Case Report Open Access
Copyright ©The Author(s) 2023. Published by Baishideng Publishing Group Inc. All rights reserved.
World J Clin Cases. Aug 16, 2023; 11(23): 5622-5627
Published online Aug 16, 2023. doi: 10.12998/wjcc.v11.i23.5622
Pyogenic liver abscess secondary to gastric perforation of an ingested toothpick: A case report
Yeshong Park, Ho-Seong Han, Yoo-Seok Yoon, Jai Young Cho, Boram Lee, MeeYoung Kang, Jinju Kim, Hae Won Lee, Department of Surgery, Seoul National University Bundang Hospital, Seongnam-si 13620, South Korea
ORCID number: Yeshong Park (0000-0002-0638-3001); Ho-Seong Han (0000-0001-9659-1260); Yoo‐Seok Yoon (0000-0001-7621-8557); Jai Young Cho (0000-0002-1376-956X); Boram Lee (0000-0003-1567-1774); MeeYoung Kang (0000-0003-0756-7926); Jinju Kim (0009-0005-2696-1349); Hae Won Lee (0000-0002-3312-9295).
Author contributions: Park Y and Lee HW contributed to manuscript writing and editing and data collection; Kang MY and Kim J contributed to data analysis; Cho JY and Lee B contributed to validation and project administration; Yoon YS and Han HS contributed to conceptualization and supervision; All authors have read and approved the final manuscript.
Informed consent statement: Informed written consent was obtained from the patient for the publication of this report and any accompanying images.
Conflict-of-interest statement: All the authors report no relevant conflicts of interest for this article.
CARE Checklist (2016) statement: The authors have read the CARE Checklist (2016), and the manuscript was prepared and revised according to the CARE Checklist (2016).
Open-Access: This article is an open-access article that was selected by an in-house editor and fully peer-reviewed by external reviewers. It is distributed in accordance with the Creative Commons Attribution NonCommercial (CC BY-NC 4.0) license, which permits others to distribute, remix, adapt, build upon this work non-commercially, and license their derivative works on different terms, provided the original work is properly cited and the use is non-commercial. See: https://creativecommons.org/Licenses/by-nc/4.0/
Corresponding author: Hae Won Lee, MD, PhD, Professor, Department of Surgery, Seoul National University Bundang Hospital, No. 173 Gumiro Beongil, No. 82 Bundanggu, Seongnam-si 13620, South Korea. lansh@snubh.org
Received: June 15, 2023
Peer-review started: June 15, 2023
First decision: July 4, 2023
Revised: July 7, 2023
Accepted: July 24, 2023
Article in press: July 24, 2023
Published online: August 16, 2023
Processing time: 61 Days and 12.5 Hours

Abstract
BACKGROUND

Liver abscess due to foreign body-induced gastrointestinal tract perforation is a rare event that could be misdiagnosed due to low suspicion. Less than 100 cases have been reported to date.

CASE SUMMARY

We report a case of a 53-year old female patient with pyogenic liver abscess secondary to ingestion of a toothpick with penetration through the lesser curvature of the stomach. The patient presented with persistent epigastric pain. Abdominal computed tomography demonstrated the presence of a linear radiopaque object associated with abscess formation in the left liver lobe. Inflammatory changes in the lesser curvature of the stomach indicated gastric wall penetration by the object. As the abscess was refractory to antibiotic treatment, laparoscopic liver resection was performed to remove the foreign body and adjacent liver parenchyma. Following surgery, symptoms fully resolved without any sequelae.

• _Information shown_:

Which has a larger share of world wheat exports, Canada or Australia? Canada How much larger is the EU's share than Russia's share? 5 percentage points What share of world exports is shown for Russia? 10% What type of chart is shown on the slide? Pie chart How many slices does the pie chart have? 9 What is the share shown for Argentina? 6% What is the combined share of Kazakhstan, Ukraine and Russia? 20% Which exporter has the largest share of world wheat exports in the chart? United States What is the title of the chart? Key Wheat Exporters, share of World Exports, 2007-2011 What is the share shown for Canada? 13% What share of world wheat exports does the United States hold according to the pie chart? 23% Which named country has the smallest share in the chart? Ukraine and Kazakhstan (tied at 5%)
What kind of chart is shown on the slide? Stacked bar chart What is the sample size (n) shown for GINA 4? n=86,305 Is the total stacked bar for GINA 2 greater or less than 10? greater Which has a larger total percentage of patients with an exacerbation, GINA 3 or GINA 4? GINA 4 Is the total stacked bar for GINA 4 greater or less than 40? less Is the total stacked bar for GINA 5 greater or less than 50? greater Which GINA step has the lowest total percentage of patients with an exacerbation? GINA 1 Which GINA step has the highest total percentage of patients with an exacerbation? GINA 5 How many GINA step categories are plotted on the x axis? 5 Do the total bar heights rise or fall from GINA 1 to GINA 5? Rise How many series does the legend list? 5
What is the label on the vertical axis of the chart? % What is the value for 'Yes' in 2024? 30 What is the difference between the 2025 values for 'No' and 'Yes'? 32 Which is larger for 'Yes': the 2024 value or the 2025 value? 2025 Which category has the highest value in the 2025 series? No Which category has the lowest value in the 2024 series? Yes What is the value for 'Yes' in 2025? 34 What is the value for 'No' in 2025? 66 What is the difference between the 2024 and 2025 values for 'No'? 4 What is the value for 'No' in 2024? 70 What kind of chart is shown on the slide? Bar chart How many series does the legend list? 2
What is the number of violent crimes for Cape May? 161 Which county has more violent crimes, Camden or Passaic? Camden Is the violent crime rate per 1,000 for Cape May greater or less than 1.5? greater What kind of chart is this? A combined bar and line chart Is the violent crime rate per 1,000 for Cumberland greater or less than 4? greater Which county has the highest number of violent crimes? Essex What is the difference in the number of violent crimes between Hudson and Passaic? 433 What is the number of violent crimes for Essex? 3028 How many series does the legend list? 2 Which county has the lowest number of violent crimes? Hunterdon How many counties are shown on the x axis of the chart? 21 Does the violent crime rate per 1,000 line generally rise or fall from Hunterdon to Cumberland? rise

• _Task instructions_:
Continue the case report on the liver abscess caused by a swallowed toothpick, starting from its last sentence.

• _Result of the exercise_:
CONCLUSION

This rare case demonstrates the importance of considering foreign body penetration as a cause of pyogenic liver abscess, particularly in abscesses of unknown origin that are resistant to antibiotic therapy. Clinical suspicion, early diagnosis, and prompt removal of the foreign body could lead to improved outcomes in these patients.

Key Words: Foreign body ingestion, Liver abscess, Pyogenic liver abscess, Liver resection, Case report

Core Tip: Most ingested foreign bodies can be managed without intervention. In rare occasions, sharp objects might directly penetrate from the gastrointestinal tract into the liver. In such cases, early diagnosis and proper surgical management are necessary. We present a rare case of pyogenic liver abscess secondary to penetration of the stomach by an ingested toothpick. After administration of systemic antibiotics, laparoscopic removal of the foreign body was pursued. As the foreign body was not visible from the liver surface, left lateral sectionectomy was performed. Postoperative recovery was uneventful. In refractory liver abscesses, clinical suspicion for foreign body ingestion should be maintained.



INTRODUCTION

Foreign body ingestion is often encountered in clinical practice, particularly in the emergency department. Most foreign bodies either pass through the gastrointestinal (GI) tract uneventfully or can be successfully removed by endoscopy. Less than 1% of patients require surgical management due to severe complications including GI perforation or obstruction[1].

Depending on composition, foreign bodies may be difficult to detect on plain radiography or computed tomography (CT) scans due to their radiolucent nature. This may contribute to delays in diagnosis or definitive treatment. Rarely, recurrent events of intra-abdominal abscess, peritonitis, or even sepsis may later be attributed to foreign body ingestion and consequent GI complications[2]. Herein, we present a case of hepatic abscess secondary to toothpick-induced gastric perforation with direct penetration into adjacent liver tissue.

CASE PRESENTATION
Chief complaints

A 53-year-old female patient was admitted to our emergency department for evaluation of an intrahepatic foreign body.

History of present illness

The patient had attended an outside hospital on the same day with a two-week history of persistent epigastric pain. Abdominal CT had revealed a needle-like structure in the left liver lobe. Esophagogastroduodenoscopy had demonstrated a fungating mass-like lesion with central depression on the anterior wall of the lesser curvature of the stomach without ulceration or perforation (Figure 1). At the time of evaluation at our center, she complained of persistent epigastric pain accompanied by vomiting. She denied any history of fever or chills.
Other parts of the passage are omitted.